Finally, most of the articles do not address any specific stakeholder, but provide new valuable techniques for other researchers to leverage upon. Here we find data extraction techniques focusing on e.g. data types (ID30), data practices (ID62, ID993, ID1044), opt-out statements (ID796, ID886), goals (ID48, ID55, ID110), or several of them (ID10, ID33, ID60, ID62, ID64, ID65). Also, a set of contributions focused on characterizing policies as inconsistent (ID175, ID763), vague (ID815, ID996), or able to answer a specific question (ID810). Still, none of them explicitly apply their results to assess the policy or system under research, or nudge users into privacy aspects, and thus were not included in the other categories.

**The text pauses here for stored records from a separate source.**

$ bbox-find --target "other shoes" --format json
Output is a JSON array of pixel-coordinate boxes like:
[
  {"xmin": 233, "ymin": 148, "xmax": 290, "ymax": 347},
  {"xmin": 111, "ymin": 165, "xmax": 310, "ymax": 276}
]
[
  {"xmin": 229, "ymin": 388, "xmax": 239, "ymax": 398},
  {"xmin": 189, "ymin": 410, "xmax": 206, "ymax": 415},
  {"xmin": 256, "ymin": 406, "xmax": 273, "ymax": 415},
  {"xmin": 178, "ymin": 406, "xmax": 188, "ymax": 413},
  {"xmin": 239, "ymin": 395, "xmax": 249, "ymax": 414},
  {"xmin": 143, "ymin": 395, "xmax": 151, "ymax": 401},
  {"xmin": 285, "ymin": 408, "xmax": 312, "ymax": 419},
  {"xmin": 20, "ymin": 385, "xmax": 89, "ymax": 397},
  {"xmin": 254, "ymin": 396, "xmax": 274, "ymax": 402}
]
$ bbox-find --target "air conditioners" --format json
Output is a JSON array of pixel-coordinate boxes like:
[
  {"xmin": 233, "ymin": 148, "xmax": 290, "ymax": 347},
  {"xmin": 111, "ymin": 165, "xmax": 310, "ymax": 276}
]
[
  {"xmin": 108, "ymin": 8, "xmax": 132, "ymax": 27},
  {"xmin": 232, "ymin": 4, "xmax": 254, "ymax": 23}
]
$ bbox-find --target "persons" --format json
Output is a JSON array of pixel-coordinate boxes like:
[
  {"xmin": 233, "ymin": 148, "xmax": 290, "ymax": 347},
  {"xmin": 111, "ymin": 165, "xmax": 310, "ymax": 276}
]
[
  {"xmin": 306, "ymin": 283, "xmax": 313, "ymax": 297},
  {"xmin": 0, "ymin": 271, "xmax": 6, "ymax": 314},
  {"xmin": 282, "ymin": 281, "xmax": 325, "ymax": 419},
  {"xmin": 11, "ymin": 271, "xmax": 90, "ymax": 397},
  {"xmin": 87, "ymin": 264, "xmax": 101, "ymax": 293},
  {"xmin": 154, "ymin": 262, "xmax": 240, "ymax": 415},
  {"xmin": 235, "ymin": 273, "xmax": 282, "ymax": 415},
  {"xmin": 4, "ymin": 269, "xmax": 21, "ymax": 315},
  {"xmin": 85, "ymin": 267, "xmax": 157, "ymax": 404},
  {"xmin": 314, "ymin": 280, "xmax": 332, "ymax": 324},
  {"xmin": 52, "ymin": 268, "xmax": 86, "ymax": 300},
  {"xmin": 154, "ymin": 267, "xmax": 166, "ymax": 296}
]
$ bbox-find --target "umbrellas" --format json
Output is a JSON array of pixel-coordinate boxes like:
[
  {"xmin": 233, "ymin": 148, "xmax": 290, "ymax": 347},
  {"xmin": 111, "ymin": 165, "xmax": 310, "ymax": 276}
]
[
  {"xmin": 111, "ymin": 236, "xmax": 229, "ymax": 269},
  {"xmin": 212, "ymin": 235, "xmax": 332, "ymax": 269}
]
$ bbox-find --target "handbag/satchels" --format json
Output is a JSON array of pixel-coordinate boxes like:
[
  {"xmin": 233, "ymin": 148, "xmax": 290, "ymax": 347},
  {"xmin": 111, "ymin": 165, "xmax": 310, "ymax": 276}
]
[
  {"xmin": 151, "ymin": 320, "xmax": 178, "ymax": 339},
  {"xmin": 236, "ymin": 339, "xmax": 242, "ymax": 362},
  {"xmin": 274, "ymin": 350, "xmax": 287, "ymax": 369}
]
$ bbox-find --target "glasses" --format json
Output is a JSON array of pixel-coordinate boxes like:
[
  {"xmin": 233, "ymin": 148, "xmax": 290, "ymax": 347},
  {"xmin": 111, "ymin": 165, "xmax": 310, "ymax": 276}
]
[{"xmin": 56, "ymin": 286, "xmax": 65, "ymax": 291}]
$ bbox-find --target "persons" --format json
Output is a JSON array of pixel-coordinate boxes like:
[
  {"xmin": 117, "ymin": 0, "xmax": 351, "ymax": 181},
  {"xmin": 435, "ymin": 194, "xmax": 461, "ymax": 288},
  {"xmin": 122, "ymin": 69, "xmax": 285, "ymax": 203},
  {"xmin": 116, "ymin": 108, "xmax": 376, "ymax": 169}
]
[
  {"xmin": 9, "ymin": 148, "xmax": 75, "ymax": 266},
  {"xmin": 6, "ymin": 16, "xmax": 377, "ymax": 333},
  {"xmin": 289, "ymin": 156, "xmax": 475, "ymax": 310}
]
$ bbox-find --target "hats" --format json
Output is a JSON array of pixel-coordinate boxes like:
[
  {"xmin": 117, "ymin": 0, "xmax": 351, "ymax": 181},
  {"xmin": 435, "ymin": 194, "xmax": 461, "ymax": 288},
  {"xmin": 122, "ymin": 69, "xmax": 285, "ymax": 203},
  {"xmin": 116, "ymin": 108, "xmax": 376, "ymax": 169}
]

5.3.1 Symbolic NLP approaches
As detailed in Table 6, contributions apply symbolic NLP at three different levels: morphological and lexical analysis of the words, syntactic and semantic analysis, and using ontologies to extract the meaning of the sentences.
The first levels of NLP (morphological and lexical analysis) have similar results to more complex techniques when targeting certain privacy practices. There are privacy practices (e.g., those related to encryption) that often use very specific distinctive terms (e.g., SSL). In such cases, a basic keyword-based analysis performs best (e.g., see ID72).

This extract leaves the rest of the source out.